### [PROVIDED PASSAGE]

━━━━━━━━━━━━━━━━

By Glenn Naughton
The universally accepted standard for grading a team’s draft class is to give them three full seasons in the pro’s to determine whether or not that class was a success or failure. For Jets GM Mike Maccagnan, that means his first class is about to start a season that pundits, fans and likely his boss, Woody Johnson, will have under the microscope like never before. Where does this class appear to be headed? Let’s take a look.
Even having not played their third season yet, it’s fair to say the verdict is in on Maccagnan’s first two picks in defensive lineman Leonard Williams and wide receiver Devin Smith. Williams appears to be destined for greatness as perhaps the best defensive player the team has drafted since Darrelle Revis.
Smith, on the other hand hasn’t been able to stay on the field. The speedster from Ohio State who was expected to add a legitimate vertical threat has spent more time on the shelf than he has on the field. Another recent season-ending injury is one that should have Jets fans expecting him to contribute nothing at all moving forward.
That brings us to the first of two huge question marks among Maccagnan’s picks in linebacker Lorenzo Mauldin.
Mauldin’s rookie season gave Jets fans plenty of reason for hope and optimism as he managed to pick up four sacks in limited action. Expectations were higher in year two, but they weren’t met.
Head coach Todd Bowles appeared to put Mauldin in the dog house during the early part of the season when his snap count took a dramatic downturn. According to pro-football-reference, Mauldin’s snap counts from weeks 1-6 were 23, 22, 17, 6, 18 and 13. Following week 6 however, Mauldin was a regular on defense once again, participating in 49, 62, 53, 35 and 56 snaps before suffering a season-ending injury.

━━━━━━━━━━━━━━━━

### [WHAT THE TASK REQUIRES]
Return the article on Mike Maccagnan's first Jets draft class in full, word for word, from its byline through its final sentence.

### [DATA BLOCK]
━━━━━━━━━━━━━━━━

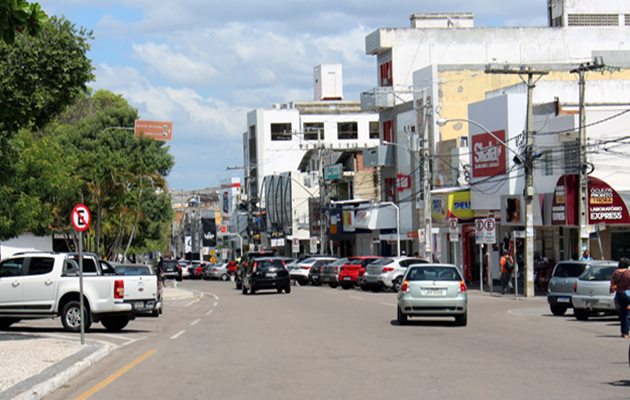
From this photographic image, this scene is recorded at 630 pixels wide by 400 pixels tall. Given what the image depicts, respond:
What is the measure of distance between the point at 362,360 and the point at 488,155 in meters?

━━━━━━━━━━━━━━━━

### [WORKED SOLUTION]
By Glenn Naughton
The universally accepted standard for grading a team’s draft class is to give them three full seasons in the pro’s to determine whether or not that class was a success or failure. For Jets GM Mike Maccagnan, that means his first class is about to start a season that pundits, fans and likely his boss, Woody Johnson, will have under the microscope like never before. Where does this class appear to be headed? Let’s take a look.
Even having not played their third season yet, it’s fair to say the verdict is in on Maccagnan’s first two picks in defensive lineman Leonard Williams and wide receiver Devin Smith. Williams appears to be destined for greatness as perhaps the best defensive player the team has drafted since Darrelle Revis.
Smith, on the other hand hasn’t been able to stay on the field. The speedster from Ohio State who was expected to add a legitimate vertical threat has spent more time on the shelf than he has on the field. Another recent season-ending injury is one that should have Jets fans expecting him to contribute nothing at all moving forward.
That brings us to the first of two huge question marks among Maccagnan’s picks in linebacker Lorenzo Mauldin.
Mauldin’s rookie season gave Jets fans plenty of reason for hope and optimism as he managed to pick up four sacks in limited action. Expectations were higher in year two, but they weren’t met.
Head coach Todd Bowles appeared to put Mauldin in the dog house during the early part of the season when his snap count took a dramatic downturn. According to pro-football-reference, Mauldin’s snap counts from weeks 1-6 were 23, 22, 17, 6, 18 and 13. Following week 6 however, Mauldin was a regular on defense once again, participating in 49, 62, 53, 35 and 56 snaps before suffering a season-ending injury.